**Written task**
Will you quote only the lines starting at the one that contains "How far is red" and ending with the last line of the listing below, inclusive?

[Data entries]

--- BEGIN ---

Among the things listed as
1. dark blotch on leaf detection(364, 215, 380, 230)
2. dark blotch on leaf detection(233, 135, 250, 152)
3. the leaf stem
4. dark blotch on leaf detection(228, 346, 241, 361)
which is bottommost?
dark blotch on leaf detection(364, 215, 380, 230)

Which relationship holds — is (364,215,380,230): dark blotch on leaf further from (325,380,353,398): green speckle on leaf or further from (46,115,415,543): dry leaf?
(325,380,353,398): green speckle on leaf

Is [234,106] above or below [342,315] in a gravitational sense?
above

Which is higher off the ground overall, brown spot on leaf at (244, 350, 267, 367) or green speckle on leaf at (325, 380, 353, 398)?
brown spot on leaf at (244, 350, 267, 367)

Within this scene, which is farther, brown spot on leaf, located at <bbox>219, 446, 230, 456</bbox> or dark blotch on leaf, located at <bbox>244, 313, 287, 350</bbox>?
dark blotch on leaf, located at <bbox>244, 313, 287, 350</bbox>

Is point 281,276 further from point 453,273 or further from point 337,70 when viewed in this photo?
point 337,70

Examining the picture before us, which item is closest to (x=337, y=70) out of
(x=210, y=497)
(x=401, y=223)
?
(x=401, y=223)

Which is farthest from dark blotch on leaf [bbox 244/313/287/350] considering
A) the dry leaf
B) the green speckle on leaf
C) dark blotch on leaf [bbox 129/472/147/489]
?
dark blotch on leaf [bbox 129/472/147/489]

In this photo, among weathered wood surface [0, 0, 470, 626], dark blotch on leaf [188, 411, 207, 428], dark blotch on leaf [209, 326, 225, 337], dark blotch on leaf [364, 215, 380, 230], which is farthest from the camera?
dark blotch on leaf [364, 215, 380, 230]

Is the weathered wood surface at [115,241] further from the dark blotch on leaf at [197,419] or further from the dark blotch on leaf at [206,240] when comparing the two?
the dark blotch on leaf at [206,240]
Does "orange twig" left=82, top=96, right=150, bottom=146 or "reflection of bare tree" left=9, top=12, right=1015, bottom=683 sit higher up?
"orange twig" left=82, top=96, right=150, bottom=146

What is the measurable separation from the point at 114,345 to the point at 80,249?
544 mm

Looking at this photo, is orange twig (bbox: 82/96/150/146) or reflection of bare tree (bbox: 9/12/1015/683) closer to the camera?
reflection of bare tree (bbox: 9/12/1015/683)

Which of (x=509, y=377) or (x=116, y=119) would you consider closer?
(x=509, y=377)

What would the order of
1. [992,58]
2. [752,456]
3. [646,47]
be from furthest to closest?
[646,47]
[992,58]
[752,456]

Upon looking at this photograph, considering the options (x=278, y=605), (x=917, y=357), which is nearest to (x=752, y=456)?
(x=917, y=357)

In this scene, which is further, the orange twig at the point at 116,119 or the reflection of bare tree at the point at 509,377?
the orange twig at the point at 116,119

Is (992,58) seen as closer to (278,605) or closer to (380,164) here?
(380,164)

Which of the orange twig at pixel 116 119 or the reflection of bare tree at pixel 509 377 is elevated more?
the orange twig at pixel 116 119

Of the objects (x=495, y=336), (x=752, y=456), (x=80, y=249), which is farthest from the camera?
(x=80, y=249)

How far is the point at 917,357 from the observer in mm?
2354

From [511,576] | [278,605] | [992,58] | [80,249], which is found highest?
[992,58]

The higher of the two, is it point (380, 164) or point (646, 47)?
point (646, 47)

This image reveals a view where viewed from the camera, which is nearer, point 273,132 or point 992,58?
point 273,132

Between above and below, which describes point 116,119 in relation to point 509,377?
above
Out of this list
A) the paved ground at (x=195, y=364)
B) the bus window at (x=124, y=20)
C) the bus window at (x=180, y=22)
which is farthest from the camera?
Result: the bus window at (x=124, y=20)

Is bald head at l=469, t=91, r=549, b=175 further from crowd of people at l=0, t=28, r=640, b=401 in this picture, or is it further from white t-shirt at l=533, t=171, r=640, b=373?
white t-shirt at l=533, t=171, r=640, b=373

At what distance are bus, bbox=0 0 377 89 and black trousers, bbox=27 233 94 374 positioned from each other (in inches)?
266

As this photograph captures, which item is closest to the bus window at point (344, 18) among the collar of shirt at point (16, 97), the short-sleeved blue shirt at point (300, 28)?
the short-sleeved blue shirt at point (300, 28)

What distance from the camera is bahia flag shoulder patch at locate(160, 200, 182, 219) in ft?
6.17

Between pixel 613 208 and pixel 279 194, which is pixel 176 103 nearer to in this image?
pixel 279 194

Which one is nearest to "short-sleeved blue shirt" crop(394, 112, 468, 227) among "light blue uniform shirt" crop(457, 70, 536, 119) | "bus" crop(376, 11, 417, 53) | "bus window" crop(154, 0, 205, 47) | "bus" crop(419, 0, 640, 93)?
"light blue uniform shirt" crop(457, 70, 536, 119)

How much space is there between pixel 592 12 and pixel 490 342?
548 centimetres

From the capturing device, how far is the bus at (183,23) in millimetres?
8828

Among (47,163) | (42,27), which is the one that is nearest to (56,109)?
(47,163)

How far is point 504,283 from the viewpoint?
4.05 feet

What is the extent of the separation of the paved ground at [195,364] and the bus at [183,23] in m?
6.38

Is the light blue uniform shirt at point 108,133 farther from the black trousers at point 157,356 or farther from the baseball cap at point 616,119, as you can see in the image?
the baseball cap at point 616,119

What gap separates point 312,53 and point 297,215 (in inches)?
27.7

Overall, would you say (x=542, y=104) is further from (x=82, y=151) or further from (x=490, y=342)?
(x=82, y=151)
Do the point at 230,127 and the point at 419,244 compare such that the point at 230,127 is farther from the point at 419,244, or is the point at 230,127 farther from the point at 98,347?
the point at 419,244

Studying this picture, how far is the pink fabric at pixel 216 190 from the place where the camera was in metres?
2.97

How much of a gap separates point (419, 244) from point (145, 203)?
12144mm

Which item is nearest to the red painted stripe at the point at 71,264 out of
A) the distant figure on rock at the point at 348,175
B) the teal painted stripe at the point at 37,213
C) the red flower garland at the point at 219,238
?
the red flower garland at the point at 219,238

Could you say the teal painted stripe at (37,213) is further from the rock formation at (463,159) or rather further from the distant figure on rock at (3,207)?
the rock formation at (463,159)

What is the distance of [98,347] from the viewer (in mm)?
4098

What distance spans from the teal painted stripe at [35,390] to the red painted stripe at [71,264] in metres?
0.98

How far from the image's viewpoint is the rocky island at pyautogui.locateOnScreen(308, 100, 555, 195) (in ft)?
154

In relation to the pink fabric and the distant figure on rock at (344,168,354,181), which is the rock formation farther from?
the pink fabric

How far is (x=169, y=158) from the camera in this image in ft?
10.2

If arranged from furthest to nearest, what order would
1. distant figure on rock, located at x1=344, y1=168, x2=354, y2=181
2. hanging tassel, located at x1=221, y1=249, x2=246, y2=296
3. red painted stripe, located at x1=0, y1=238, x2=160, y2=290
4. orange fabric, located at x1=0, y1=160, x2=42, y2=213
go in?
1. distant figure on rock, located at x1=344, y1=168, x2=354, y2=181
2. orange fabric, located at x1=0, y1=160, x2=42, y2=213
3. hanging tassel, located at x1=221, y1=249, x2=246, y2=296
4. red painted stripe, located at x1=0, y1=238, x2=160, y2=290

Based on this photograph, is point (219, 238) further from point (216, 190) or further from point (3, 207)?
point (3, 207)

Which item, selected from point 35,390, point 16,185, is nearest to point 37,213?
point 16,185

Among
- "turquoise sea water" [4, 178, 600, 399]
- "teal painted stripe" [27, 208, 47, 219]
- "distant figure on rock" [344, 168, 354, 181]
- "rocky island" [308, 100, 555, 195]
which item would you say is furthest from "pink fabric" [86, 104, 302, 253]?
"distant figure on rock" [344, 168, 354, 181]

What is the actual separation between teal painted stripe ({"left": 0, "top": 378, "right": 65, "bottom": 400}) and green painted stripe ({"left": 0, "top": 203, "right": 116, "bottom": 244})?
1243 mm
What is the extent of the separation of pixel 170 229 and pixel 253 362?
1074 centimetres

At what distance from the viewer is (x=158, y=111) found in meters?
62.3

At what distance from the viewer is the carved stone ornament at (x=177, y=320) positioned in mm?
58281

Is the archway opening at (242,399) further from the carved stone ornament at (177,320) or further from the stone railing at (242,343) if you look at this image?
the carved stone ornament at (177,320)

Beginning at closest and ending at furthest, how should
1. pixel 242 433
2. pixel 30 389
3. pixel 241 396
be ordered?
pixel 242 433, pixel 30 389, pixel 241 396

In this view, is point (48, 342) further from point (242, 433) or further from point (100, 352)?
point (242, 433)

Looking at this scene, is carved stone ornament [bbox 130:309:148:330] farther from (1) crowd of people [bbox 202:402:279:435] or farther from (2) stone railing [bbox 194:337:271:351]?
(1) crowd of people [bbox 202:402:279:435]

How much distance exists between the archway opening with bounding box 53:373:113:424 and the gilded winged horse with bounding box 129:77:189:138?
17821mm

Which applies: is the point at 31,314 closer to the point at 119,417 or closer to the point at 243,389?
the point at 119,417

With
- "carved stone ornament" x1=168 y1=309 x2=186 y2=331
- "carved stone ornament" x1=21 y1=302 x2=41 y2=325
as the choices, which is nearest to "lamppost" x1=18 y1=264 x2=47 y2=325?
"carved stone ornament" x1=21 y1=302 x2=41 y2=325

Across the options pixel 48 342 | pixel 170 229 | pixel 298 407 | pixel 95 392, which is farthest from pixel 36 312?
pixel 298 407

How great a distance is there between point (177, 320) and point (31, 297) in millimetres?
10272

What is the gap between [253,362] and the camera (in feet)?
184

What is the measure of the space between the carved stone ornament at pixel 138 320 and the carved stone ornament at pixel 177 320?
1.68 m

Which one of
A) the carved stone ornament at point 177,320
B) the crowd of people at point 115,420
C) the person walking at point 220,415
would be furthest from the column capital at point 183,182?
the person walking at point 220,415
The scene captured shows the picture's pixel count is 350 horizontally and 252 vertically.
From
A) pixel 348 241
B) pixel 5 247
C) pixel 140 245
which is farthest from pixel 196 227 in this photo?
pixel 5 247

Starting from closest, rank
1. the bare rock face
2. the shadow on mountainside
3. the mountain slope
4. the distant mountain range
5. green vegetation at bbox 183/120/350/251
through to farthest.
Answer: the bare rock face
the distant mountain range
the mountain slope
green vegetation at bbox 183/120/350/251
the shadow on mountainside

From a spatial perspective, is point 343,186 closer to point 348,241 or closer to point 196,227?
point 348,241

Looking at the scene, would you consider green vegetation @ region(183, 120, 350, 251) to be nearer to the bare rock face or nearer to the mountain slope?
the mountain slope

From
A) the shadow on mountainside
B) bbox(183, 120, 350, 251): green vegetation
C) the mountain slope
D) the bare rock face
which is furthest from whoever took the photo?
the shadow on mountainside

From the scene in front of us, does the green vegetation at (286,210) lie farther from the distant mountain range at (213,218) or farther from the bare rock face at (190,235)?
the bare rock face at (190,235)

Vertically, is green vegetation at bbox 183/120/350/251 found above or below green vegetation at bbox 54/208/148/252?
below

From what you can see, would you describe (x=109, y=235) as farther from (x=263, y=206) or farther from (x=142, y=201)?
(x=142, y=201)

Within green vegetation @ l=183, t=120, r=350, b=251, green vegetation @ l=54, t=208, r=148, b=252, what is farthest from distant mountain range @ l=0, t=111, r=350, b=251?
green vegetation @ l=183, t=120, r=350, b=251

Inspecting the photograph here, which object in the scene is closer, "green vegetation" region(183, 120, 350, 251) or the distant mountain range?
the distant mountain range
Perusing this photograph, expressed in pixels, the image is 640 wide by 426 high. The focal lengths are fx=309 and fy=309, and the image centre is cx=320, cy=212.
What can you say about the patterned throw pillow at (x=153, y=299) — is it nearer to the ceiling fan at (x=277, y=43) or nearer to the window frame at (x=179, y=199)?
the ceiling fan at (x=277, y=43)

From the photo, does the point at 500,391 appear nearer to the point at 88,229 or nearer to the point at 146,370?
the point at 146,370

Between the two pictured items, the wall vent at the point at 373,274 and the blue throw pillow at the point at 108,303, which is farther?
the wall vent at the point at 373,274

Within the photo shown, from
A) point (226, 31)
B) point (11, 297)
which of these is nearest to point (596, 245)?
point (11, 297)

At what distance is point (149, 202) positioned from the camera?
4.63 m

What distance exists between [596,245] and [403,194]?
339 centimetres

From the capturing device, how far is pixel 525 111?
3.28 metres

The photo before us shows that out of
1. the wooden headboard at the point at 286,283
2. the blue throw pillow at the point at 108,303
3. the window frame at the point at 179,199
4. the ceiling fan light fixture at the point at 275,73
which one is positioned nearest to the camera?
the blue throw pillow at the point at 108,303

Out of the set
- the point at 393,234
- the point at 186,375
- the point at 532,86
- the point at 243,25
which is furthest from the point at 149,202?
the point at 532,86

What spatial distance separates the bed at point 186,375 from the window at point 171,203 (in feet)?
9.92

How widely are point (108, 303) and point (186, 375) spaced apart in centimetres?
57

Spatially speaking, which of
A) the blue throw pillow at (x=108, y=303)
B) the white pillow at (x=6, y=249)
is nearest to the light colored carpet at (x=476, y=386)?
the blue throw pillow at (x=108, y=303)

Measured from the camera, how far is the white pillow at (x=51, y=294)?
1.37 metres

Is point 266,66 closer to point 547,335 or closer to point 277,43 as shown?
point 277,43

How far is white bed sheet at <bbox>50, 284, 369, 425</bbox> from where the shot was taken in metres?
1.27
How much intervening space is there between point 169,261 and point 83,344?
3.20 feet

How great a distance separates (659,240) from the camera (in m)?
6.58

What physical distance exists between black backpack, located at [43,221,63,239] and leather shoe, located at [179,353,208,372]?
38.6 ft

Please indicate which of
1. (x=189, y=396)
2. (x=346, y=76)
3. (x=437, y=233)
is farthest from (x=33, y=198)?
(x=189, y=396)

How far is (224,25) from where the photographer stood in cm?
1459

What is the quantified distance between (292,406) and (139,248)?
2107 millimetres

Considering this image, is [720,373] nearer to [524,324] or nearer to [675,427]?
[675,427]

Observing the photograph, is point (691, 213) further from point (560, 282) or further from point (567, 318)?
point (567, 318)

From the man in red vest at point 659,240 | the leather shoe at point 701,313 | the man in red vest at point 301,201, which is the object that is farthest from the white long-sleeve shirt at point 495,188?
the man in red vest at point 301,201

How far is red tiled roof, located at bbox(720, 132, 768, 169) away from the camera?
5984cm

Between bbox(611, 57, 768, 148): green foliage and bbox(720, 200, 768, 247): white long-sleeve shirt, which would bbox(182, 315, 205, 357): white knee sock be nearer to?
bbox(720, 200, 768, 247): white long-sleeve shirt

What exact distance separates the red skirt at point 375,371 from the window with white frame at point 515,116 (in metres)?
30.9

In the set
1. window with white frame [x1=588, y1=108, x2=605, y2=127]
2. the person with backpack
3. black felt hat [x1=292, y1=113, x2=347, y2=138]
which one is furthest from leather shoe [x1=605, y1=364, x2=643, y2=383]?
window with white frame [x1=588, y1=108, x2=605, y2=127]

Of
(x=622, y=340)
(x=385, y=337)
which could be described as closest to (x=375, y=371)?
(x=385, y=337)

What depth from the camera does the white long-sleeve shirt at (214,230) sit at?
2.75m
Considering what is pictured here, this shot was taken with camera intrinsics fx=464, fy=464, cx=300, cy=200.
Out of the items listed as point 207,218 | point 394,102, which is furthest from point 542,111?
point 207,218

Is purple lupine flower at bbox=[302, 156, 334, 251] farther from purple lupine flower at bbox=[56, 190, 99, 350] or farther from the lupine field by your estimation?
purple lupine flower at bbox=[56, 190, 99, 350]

--- END ---

**Output of the exercise**
How far is red tiled roof, located at bbox(720, 132, 768, 169) away from the camera?
5984cm

Between bbox(611, 57, 768, 148): green foliage and bbox(720, 200, 768, 247): white long-sleeve shirt, which would bbox(182, 315, 205, 357): white knee sock be nearer to?
bbox(720, 200, 768, 247): white long-sleeve shirt

What exact distance separates the red skirt at point 375,371 from the window with white frame at point 515,116 (in metres)?
30.9

In the set
1. window with white frame [x1=588, y1=108, x2=605, y2=127]
2. the person with backpack
3. black felt hat [x1=292, y1=113, x2=347, y2=138]
which one is furthest from leather shoe [x1=605, y1=364, x2=643, y2=383]?
window with white frame [x1=588, y1=108, x2=605, y2=127]

Of
(x=622, y=340)
(x=385, y=337)
which could be described as closest to (x=375, y=371)?
(x=385, y=337)

What depth from the camera does the white long-sleeve shirt at (214,230) sit at?
2.75m
Considering what is pictured here, this shot was taken with camera intrinsics fx=464, fy=464, cx=300, cy=200.
Out of the items listed as point 207,218 | point 394,102, which is furthest from point 542,111?
point 207,218

Is purple lupine flower at bbox=[302, 156, 334, 251] farther from purple lupine flower at bbox=[56, 190, 99, 350] or farther from the lupine field by your estimation?
purple lupine flower at bbox=[56, 190, 99, 350]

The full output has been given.